Écrivain norvégien (Kvikne 1832-Paris 1910).

Néoromantique, disciple de Wergeland, il mena, à travers la littérature, le théâtre, la presse et la politique, un combat destiné à réveiller en Norvège la conscience nationale de sa prestigieuse culture passée, tout en l'ouvrant au libéralisme, au socialisme et au naturalisme. Après quelques récits paysans (Synnøve Solbakken, 1857), au style oral, riche en images, il écrit des drames historiques (Entre les combats, 1857 ; Halte-Hulda, 1858 ; le Roi Sverre, 1861), qui, dans un style épique, opposent paganisme et christianisme, en même temps qu'il est metteur en scène au théâtre de Bergen, où il succède à Ibsen, et rédacteur du journal Bergensposten. Sensibilisé, lors d'un séjour à Rome (1860-1862), aux valeurs du classicisme, qui lui inspireront la trilogie dramatique de Sigurd Slembe (1862), puis, lors d'un voyage à Paris (1863), au drame bourgeois et à sa problématique, marqué par la défaite du Danemark contre l'Allemagne et influencé par Grundtvig, il exalte le patriotisme et la religion, publie des poèmes épiques et surtout Poèmes et Chants (1870), où se trouve le futur hymne national norvégien.

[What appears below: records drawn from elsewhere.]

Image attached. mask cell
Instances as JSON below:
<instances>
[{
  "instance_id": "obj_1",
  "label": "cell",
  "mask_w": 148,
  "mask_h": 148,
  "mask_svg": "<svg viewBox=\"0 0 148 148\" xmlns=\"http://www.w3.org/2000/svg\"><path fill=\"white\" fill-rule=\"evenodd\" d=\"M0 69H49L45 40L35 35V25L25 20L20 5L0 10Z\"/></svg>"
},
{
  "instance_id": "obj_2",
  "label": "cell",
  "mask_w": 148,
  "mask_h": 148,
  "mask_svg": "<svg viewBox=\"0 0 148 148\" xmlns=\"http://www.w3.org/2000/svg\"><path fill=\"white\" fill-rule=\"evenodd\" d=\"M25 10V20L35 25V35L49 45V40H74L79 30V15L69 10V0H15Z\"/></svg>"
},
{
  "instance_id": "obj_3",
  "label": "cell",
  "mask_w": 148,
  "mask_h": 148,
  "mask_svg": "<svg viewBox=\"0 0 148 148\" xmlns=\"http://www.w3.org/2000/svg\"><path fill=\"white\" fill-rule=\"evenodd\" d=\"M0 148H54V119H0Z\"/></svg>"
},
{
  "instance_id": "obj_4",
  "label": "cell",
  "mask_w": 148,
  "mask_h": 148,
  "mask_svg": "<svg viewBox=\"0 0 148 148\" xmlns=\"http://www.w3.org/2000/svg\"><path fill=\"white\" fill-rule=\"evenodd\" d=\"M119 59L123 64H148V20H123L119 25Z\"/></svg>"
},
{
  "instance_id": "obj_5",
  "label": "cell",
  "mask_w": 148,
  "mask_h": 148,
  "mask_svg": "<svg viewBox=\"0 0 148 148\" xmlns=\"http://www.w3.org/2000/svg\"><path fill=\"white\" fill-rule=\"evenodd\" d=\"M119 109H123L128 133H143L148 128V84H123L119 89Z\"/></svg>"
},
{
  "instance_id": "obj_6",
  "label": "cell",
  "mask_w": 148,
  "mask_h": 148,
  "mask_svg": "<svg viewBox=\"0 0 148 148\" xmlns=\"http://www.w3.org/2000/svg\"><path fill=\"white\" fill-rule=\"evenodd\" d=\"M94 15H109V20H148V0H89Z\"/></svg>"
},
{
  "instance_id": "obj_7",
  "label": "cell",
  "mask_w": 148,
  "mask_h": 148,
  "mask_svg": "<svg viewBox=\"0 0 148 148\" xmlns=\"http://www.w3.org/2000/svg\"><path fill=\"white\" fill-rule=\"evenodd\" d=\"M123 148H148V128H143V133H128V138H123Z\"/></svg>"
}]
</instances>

Après de nouveaux récits paysans (la Danse nuptiale, 1872), un drame tiré des sagas (Sigurd Jorsalafar, 1872) et un second séjour à Rome (1873-1875), Bjørnson donne des drames bourgeois, telle Une faillite (1875), qui lui vaut une renommée européenne, puis, préoccupé, à l'exemple d'Ibsen, par des problèmes sociaux, moraux et politiques, il publie le roman réaliste Magnhild (1877), où se font jour ses conceptions idéalistes, basées sur le christianisme, qui, rejetées, aboutissent à une crise morale qu'atténuera la lecture de Darwin, Renan et Brandes, mais que révèlent les drames le Nouveau Système, Leonarda (1879) et surtout Au-delà des forces (1883-1895), son chef-d'œuvre. Si la lutte politique dans un sens socialiste anime encore le drame Paul Lange et Tora Parsberg (1898), la comédie Lorsque fleurit le vin nouveau (1909), dernier chef-d'œuvre de Bjørnson (prix Nobel 1903), affirme que « les bonnes actions sauvent le monde ».